→ EXERCISE REQUIREMENTS: Rewrite the records as a Markdown table with the columns Row and Text. Start at the line containing "Based on the image" and go through the line containing "3. pixel 373 30". Put a row number in Row and each line in Text, leaving out blank lines.

→ GIVEN ENTRIES:

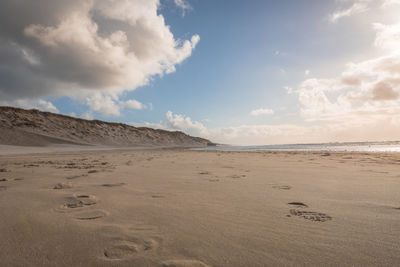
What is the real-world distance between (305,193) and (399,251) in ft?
4.79

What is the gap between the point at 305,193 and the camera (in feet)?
8.76

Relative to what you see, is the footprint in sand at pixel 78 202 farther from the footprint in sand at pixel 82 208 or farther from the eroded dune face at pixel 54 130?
the eroded dune face at pixel 54 130

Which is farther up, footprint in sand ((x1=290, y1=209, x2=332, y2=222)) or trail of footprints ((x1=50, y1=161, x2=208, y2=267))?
footprint in sand ((x1=290, y1=209, x2=332, y2=222))

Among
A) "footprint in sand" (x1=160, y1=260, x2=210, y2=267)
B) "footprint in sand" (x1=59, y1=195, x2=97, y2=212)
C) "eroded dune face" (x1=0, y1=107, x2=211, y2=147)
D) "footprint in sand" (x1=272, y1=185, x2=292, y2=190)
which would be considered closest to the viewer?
"footprint in sand" (x1=160, y1=260, x2=210, y2=267)

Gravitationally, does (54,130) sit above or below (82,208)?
above

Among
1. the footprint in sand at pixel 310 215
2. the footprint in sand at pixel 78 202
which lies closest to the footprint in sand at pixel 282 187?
the footprint in sand at pixel 310 215

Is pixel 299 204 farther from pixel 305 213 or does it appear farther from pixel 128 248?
pixel 128 248

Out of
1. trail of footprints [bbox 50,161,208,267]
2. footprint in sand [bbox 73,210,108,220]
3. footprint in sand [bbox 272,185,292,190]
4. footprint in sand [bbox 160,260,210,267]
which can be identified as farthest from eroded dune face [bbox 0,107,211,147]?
footprint in sand [bbox 160,260,210,267]

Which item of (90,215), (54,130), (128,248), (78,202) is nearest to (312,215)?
(128,248)

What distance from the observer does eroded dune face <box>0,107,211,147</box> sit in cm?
2247

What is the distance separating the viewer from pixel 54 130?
94.5 ft

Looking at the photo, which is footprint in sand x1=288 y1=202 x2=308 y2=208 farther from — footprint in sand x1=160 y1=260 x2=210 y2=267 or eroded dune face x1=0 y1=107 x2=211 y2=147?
eroded dune face x1=0 y1=107 x2=211 y2=147

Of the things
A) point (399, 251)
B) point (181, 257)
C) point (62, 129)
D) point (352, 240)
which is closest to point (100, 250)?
point (181, 257)

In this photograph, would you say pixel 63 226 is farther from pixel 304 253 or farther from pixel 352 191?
pixel 352 191
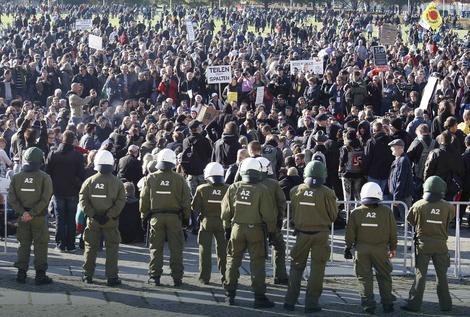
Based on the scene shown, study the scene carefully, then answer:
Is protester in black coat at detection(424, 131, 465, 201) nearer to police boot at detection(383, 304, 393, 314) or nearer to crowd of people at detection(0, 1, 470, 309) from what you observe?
crowd of people at detection(0, 1, 470, 309)

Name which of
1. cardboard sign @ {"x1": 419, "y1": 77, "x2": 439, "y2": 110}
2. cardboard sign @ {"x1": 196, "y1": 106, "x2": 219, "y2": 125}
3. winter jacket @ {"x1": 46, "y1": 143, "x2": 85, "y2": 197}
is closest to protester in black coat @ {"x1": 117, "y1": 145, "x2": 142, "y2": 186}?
winter jacket @ {"x1": 46, "y1": 143, "x2": 85, "y2": 197}

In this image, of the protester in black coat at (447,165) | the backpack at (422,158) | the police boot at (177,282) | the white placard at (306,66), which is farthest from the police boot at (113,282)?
the white placard at (306,66)

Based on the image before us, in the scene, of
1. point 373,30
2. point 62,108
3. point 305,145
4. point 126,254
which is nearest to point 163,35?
point 373,30

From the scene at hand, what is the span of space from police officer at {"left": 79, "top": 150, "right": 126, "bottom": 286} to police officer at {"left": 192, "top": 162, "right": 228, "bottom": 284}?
43.6 inches

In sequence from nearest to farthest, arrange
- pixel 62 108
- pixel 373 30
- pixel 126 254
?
1. pixel 126 254
2. pixel 62 108
3. pixel 373 30

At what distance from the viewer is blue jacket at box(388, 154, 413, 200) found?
53.1ft

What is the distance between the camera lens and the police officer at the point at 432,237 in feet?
41.7

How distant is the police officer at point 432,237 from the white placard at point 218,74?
14358mm

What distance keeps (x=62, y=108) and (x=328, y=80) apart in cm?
761

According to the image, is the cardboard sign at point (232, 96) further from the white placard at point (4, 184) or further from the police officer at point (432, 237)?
the police officer at point (432, 237)

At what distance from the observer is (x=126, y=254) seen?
16000mm

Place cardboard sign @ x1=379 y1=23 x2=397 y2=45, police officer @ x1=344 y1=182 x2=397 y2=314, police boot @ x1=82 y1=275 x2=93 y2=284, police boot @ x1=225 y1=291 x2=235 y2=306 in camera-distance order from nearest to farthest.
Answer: police officer @ x1=344 y1=182 x2=397 y2=314, police boot @ x1=225 y1=291 x2=235 y2=306, police boot @ x1=82 y1=275 x2=93 y2=284, cardboard sign @ x1=379 y1=23 x2=397 y2=45

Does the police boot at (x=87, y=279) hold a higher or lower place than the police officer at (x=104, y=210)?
lower

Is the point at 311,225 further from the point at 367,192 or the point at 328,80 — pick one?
the point at 328,80
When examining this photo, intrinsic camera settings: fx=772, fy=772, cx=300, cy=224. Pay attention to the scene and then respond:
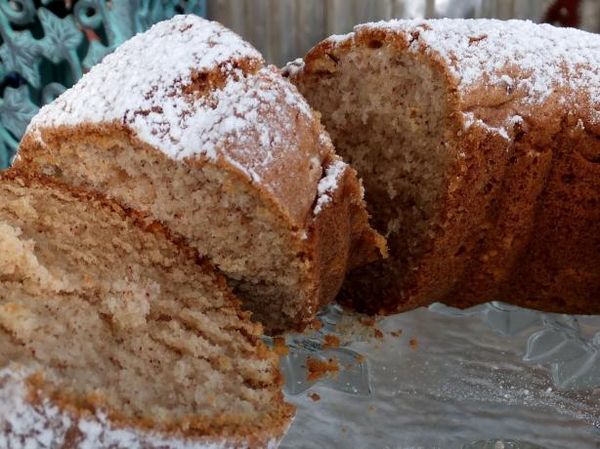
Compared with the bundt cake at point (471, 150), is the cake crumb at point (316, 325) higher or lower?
lower

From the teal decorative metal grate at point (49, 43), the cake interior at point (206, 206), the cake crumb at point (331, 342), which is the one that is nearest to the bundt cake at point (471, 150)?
the cake crumb at point (331, 342)

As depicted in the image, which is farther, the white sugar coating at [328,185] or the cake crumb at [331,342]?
the cake crumb at [331,342]

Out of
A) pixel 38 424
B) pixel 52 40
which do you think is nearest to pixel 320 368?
pixel 38 424

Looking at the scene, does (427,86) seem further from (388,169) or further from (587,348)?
(587,348)

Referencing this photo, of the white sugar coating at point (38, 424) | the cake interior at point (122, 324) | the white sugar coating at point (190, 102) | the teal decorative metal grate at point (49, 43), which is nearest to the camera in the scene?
the white sugar coating at point (38, 424)

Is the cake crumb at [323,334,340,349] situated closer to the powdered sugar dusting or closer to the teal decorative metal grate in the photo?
the powdered sugar dusting

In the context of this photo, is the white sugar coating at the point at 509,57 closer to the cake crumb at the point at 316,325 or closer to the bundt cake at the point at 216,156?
the bundt cake at the point at 216,156

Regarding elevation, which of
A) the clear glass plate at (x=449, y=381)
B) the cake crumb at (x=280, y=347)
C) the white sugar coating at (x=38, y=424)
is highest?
the white sugar coating at (x=38, y=424)
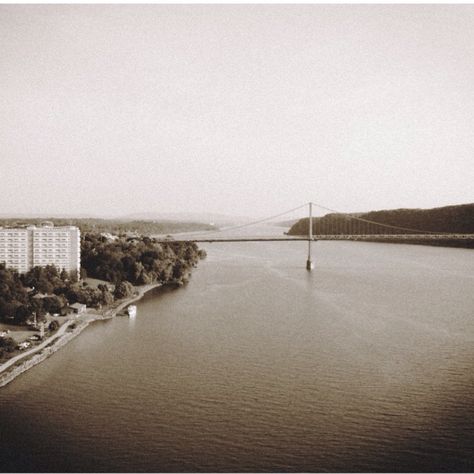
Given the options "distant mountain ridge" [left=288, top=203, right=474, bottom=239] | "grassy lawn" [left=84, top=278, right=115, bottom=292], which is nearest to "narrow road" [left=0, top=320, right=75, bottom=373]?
"grassy lawn" [left=84, top=278, right=115, bottom=292]

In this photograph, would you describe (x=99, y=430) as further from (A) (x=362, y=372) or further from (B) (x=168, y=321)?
(B) (x=168, y=321)

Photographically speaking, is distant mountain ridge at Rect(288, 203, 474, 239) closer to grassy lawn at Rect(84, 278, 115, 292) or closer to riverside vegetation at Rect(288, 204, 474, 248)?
riverside vegetation at Rect(288, 204, 474, 248)

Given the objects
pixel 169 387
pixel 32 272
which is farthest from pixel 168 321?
pixel 32 272

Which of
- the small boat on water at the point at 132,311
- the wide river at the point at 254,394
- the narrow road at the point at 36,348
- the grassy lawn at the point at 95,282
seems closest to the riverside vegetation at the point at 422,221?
the grassy lawn at the point at 95,282

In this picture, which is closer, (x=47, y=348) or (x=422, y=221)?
(x=47, y=348)

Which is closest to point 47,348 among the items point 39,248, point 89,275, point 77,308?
point 77,308

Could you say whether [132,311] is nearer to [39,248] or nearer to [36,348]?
[36,348]
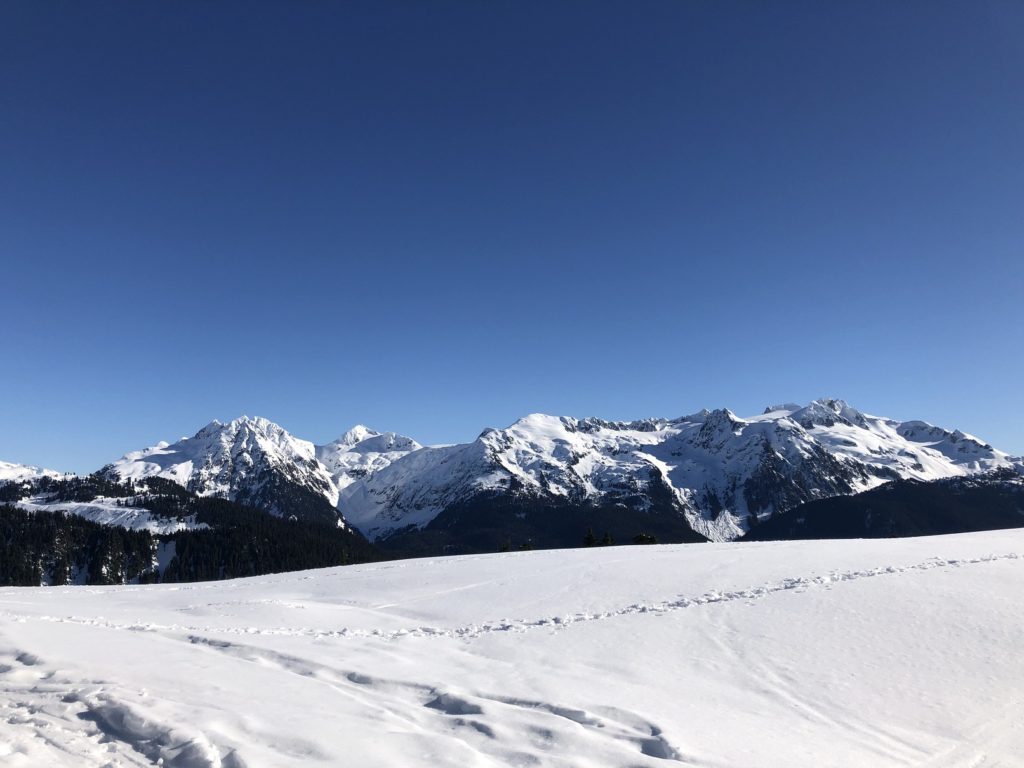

→ THE RESULT:
| Row | Text |
|---|---|
| 1 | Based on the image before us, in the scene, of |
| 2 | 1. point 373,30 |
| 3 | 2. point 62,108 |
| 4 | 3. point 305,145 |
| 5 | 4. point 126,254 |
| 6 | which is nearest to point 163,35? |
| 7 | point 373,30 |
| 8 | From the scene at hand, what is the span of space from police officer at {"left": 79, "top": 150, "right": 126, "bottom": 286} to police officer at {"left": 192, "top": 162, "right": 228, "bottom": 284}? |
| 9 | 43.6 inches |
| 10 | In sequence from nearest to farthest, arrange |
| 11 | - pixel 62 108 |
| 12 | - pixel 373 30 |
| 13 | - pixel 126 254 |
| 14 | ? |
| 15 | 1. pixel 126 254 |
| 16 | 2. pixel 62 108 |
| 17 | 3. pixel 373 30 |